Como creyentes, nuestro mayor deseo es ver a nuestros hijos:
- Pasar del enfoque de la autogratificación a ministrar a otros.
- Desarrollar el amor de Dios por todas las personas, y
- Abrazar el llamado a llevar el nombre de Cristo a las naciones.
Enseñar a nuestros hijos Su Palabra y el propósito de Su evangelio es la directriz de Dios para los padres. Donde quiera que vaya, estará rodeado por un campo misionero. Las misiones no son solo un estilo de vida, las misiones son nuestra vida.
Ana y Antonio García, argentinos sirviendo en España
Es la mejor herencia que les podemos dejar
Cuando Ana y Antonio García se casaron, en lugar de ir de luna de miel, se fueron de misiones a España. Desde entonces tomaron la decisión de servir en las misiones.
“Nos sentimos muy afortunados de servir a Dios y estar con nuestros hijos. Creemos que es la mejor herencia que les podemos dejar. Ellos se han adaptado a esta realidad y me llené de gozo cuando escuché a uno de ellos decir que quería ser misionero cuando creciera. Los valores que les hemos transmitido con nuestras vidas darán fruto en el tiempo de Dios”, dijo Ana.

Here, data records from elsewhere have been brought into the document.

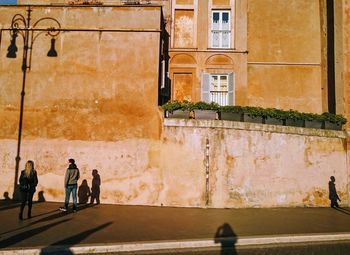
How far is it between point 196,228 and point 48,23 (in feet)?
34.4

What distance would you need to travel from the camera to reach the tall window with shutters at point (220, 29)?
20109mm

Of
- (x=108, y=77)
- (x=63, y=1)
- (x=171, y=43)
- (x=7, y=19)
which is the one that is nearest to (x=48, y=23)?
(x=7, y=19)

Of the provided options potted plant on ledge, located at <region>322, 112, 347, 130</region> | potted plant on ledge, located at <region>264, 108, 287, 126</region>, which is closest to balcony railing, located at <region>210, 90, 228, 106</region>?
potted plant on ledge, located at <region>264, 108, 287, 126</region>

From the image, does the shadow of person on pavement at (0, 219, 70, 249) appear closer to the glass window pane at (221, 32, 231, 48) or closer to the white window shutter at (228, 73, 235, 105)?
the white window shutter at (228, 73, 235, 105)

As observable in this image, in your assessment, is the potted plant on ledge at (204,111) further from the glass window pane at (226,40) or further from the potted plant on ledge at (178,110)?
the glass window pane at (226,40)

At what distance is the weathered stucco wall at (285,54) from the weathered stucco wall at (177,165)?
200 inches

Para Ana y Antonio ser familia en misión les ha permitido hacer mucho más. “Cuando te ven como una familia, la gente se te acerca más porque se establece una relación de tú a tú. Tenemos más por compartir”, señaló Antonio. Él está convencido de que “tener ojeras porque el niño ha dormido mal por la noche te permite hacer muchos amigos y hace que la gente te mire de igual a igual. Esto hace que la gente que nos mira consideren qué también pueden ponerse al servicio de los demás”.